Merge pull request #5825 from dims/add-guidance-on-SHA-vs-tags-in-dependencies

Add guidance on SHA vs tags in dependencies

1 files changed, 10 insertions, 0 deletions

diff --git a/contributors/devel/sig-architecture/vendor.md b/contributors/devel/sig-architecture/vendor.md
index d6db675c..e48d733b 100644
--- a/contributors/devel/sig-architecture/vendor.md
+++ b/contributors/devel/sig-architecture/vendor.md
@@ -34,6 +34,16 @@ The `go.mod` file in the root of `k8s.io/kubernetes` describes dependencies usin
 * `require` directives list the preferred version of dependencies (this is auto-updated by go tooling to the maximum preferred version of the module)
 * `replace` directives pin to specific tags or commits
 
+## Dependency versions
+
+As a project we prefer that all entries in `go.mod` should be tagged in their
+respective repositories. There may be exceptions that will be up to the
+dependency approvers to approve.
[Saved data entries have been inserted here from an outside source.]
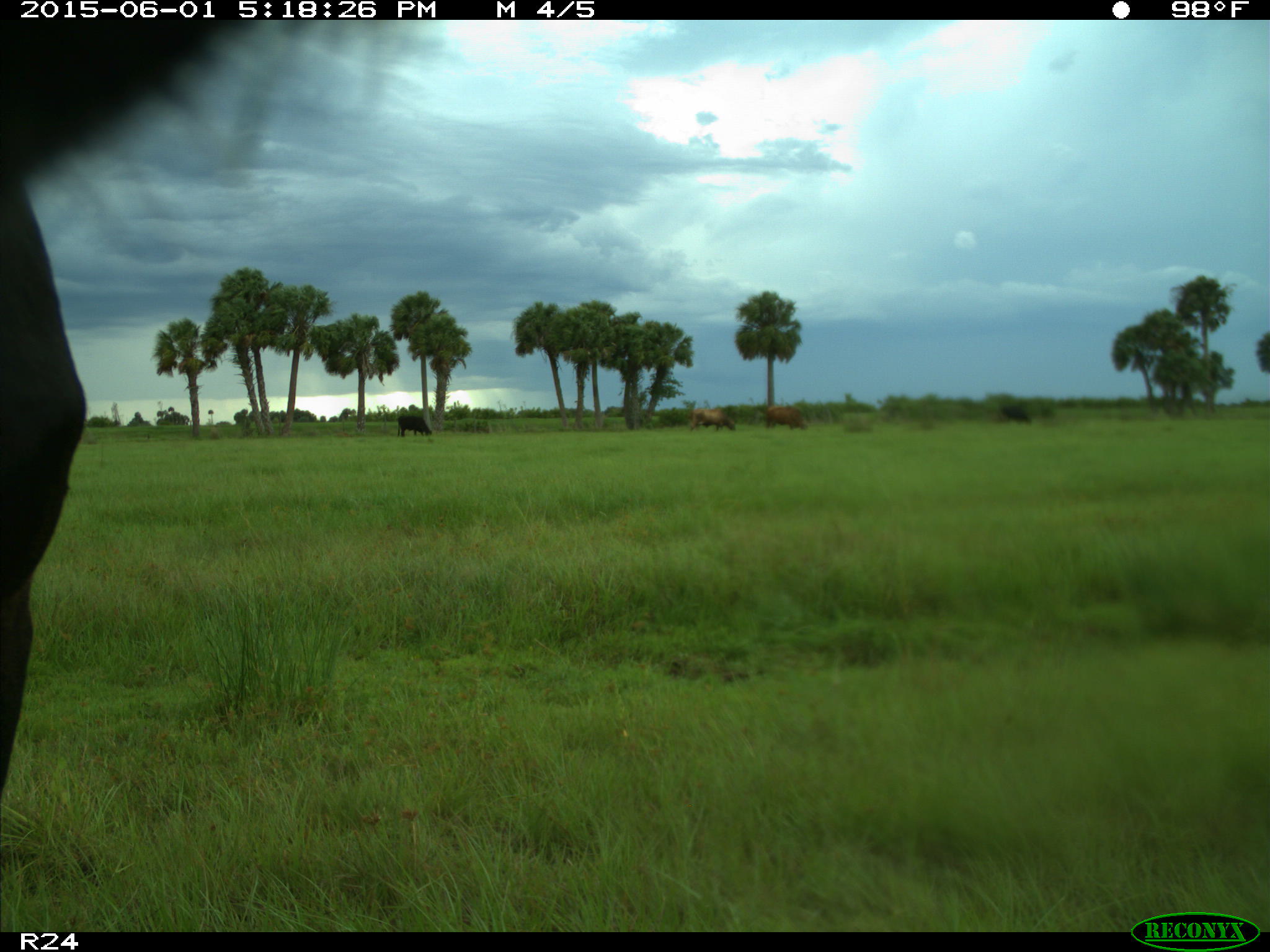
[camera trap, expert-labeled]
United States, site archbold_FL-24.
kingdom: Animalia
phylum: Chordata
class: Mammalia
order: Artiodactyla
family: Bovidae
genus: Bos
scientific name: Bos taurus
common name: domestic cow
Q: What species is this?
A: Bos taurus (domestic cow).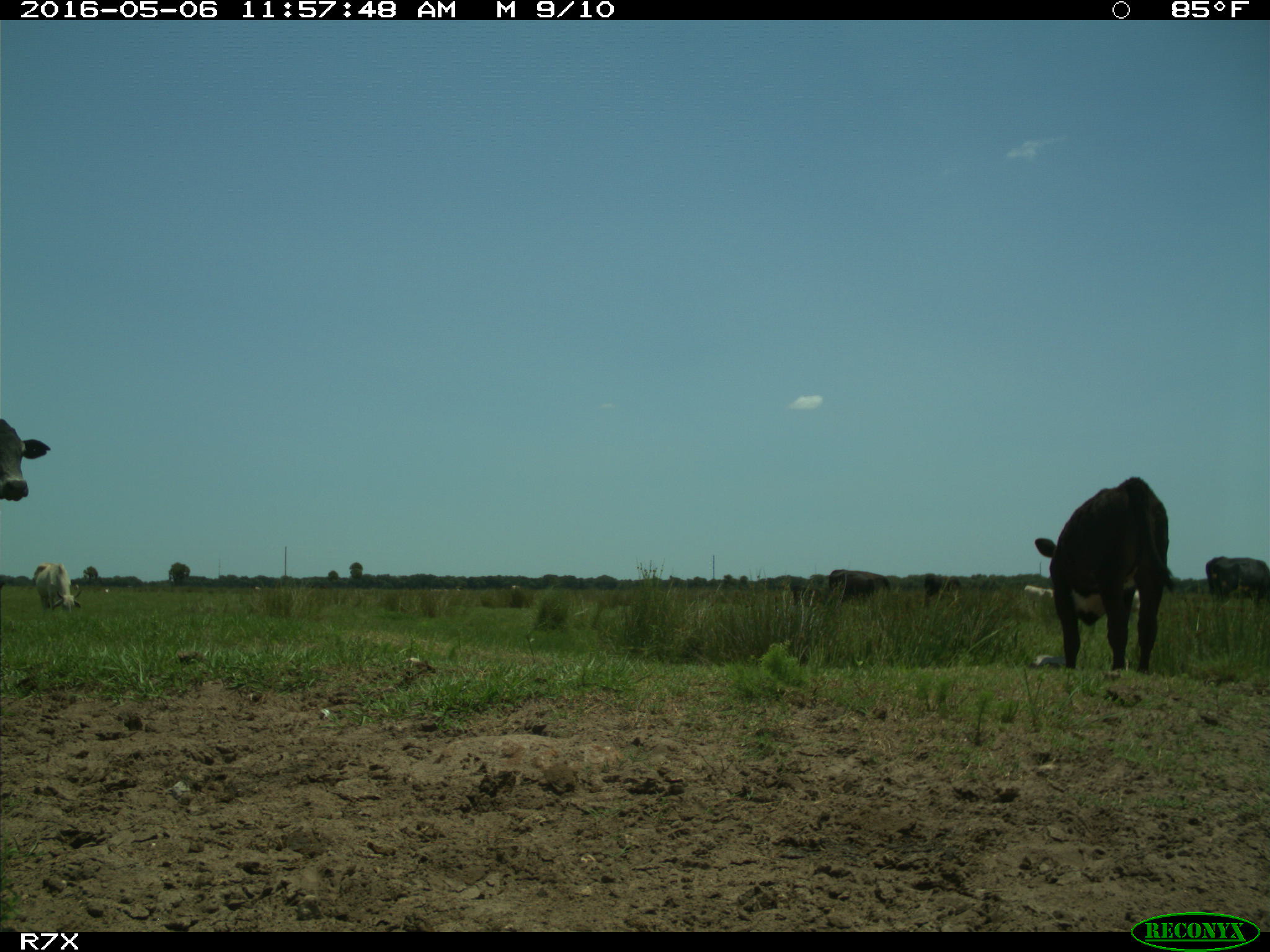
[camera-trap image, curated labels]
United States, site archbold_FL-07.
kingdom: Animalia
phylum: Chordata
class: Mammalia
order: Artiodactyla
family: Bovidae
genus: Bos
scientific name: Bos taurus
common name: domestic cow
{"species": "Bos taurus (domestic cow)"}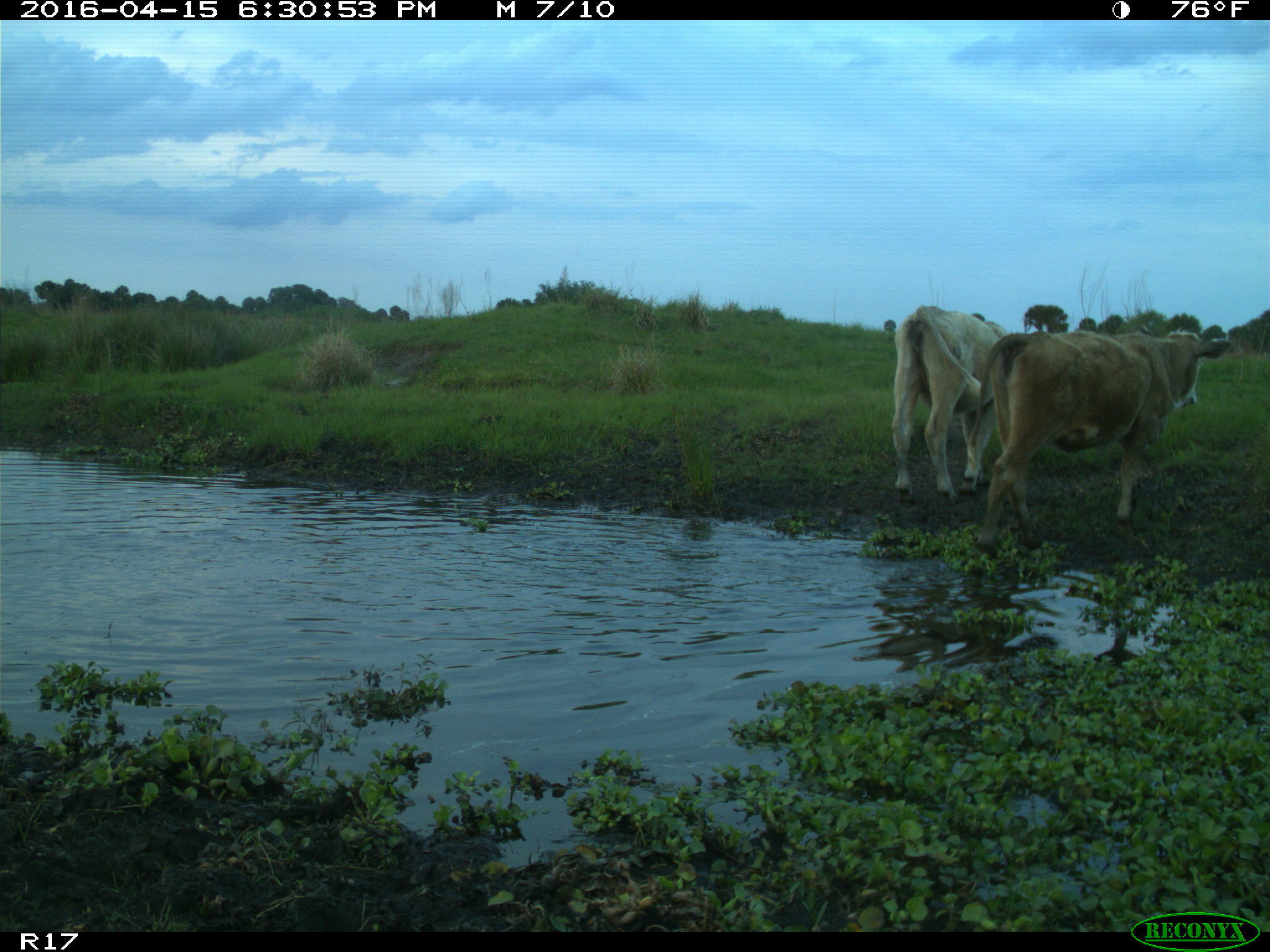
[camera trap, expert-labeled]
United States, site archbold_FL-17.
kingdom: Animalia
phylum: Chordata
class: Mammalia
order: Artiodactyla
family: Bovidae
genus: Bos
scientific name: Bos taurus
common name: domestic cow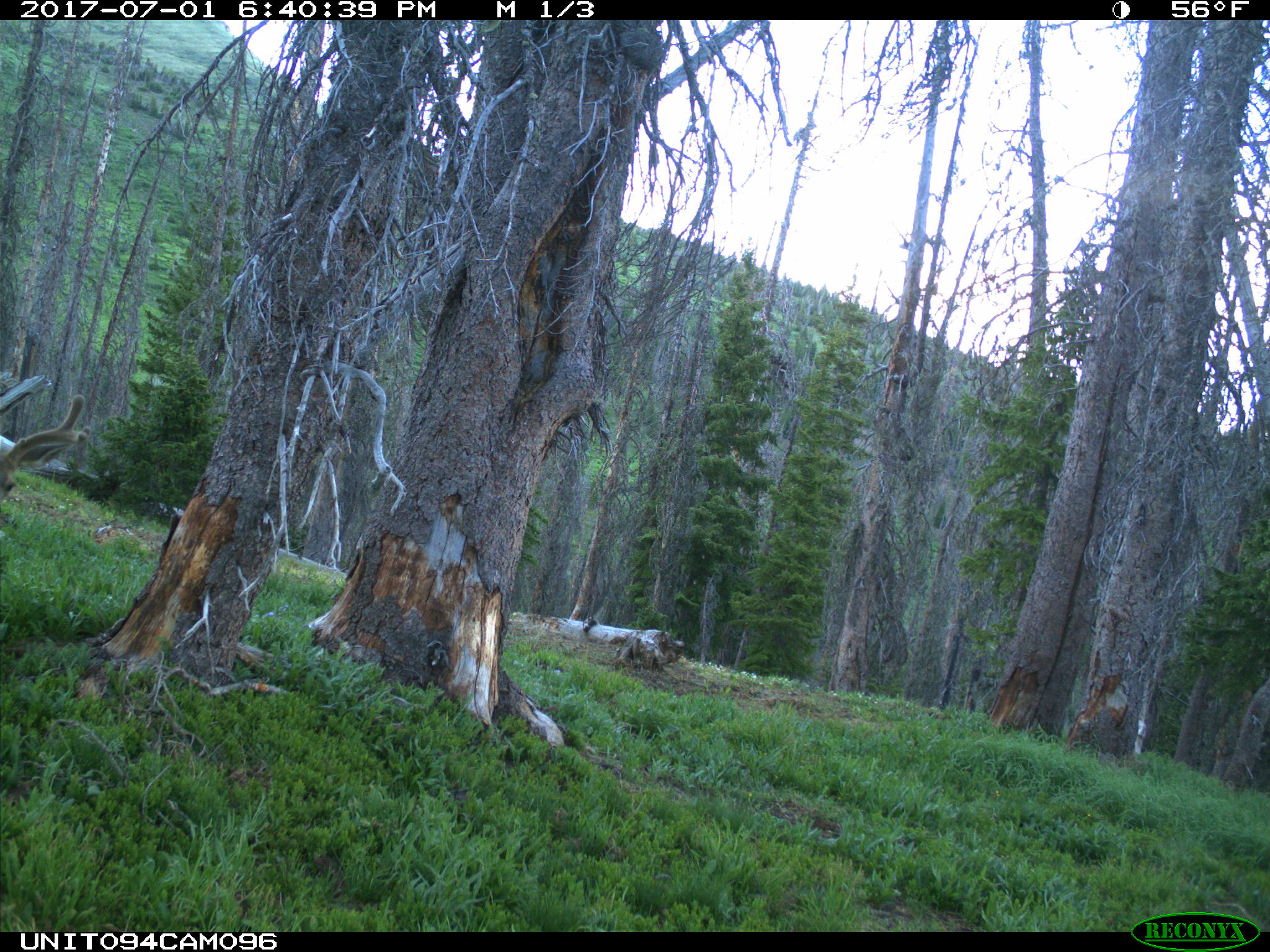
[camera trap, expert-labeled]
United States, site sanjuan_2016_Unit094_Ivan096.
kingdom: Animalia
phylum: Chordata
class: Mammalia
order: Artiodactyla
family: Cervidae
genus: Odocoileus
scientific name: Odocoileus hemionus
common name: mule deer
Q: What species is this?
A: Odocoileus hemionus (mule deer).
If there are issues with go mod tooling itself
+then there has to be an explicit comment (trailing `// comment`) with details on
+exact tag/release that this SHA corresponds to. Also please ensure tracking
+issues are open to ensure these SHA(s) are cleaned up over time and switched
+over to tags.
+
 ## Adding or updating a dependency
 
 The most common things people need to do with deps are add and update them.